What is expected: Please find the line that holds "Polls for the best races in 2019" below and reproduce it, along with every line after it through the end, exactly and without pictures.

Input data:
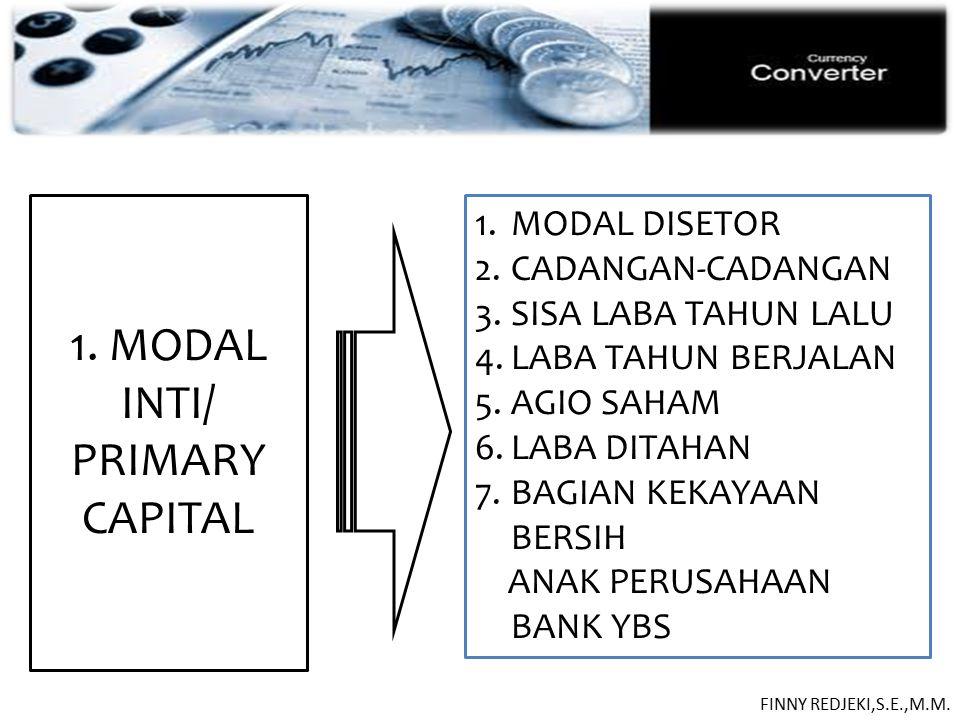 PASIVA 1. MODAL INTI/ PRIMARY CAPITAL 1.MODAL DISETOR 2.CADANGAN-CADANGAN 3.SISA LABA TAHUN LALU 4.LABA TAHUN BERJALAN 5.AGIO SAHAM 6.LABA DITAHAN 7.B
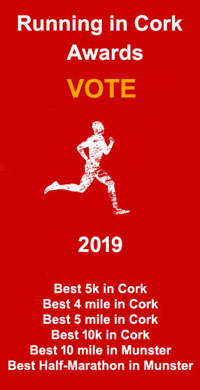 Polls for the best races in 2019
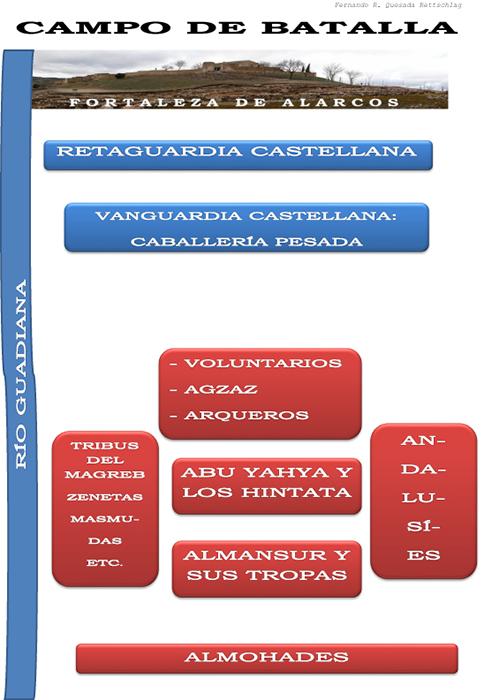 AlarcosNavas (15)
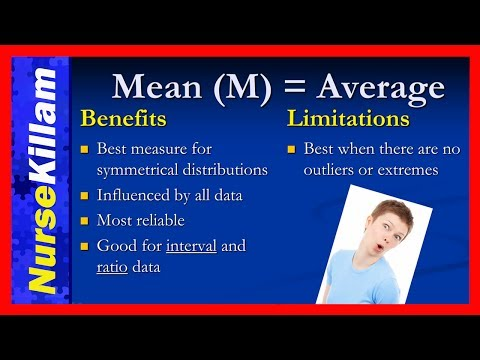 Mean Median and Mode: Understanding and Calculating Measures of Central Tendency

Task output:
 Polls for the best races in 2019
 AlarcosNavas (15)
 Mean Median and Mode: Understanding and Calculating Measures of Central Tendency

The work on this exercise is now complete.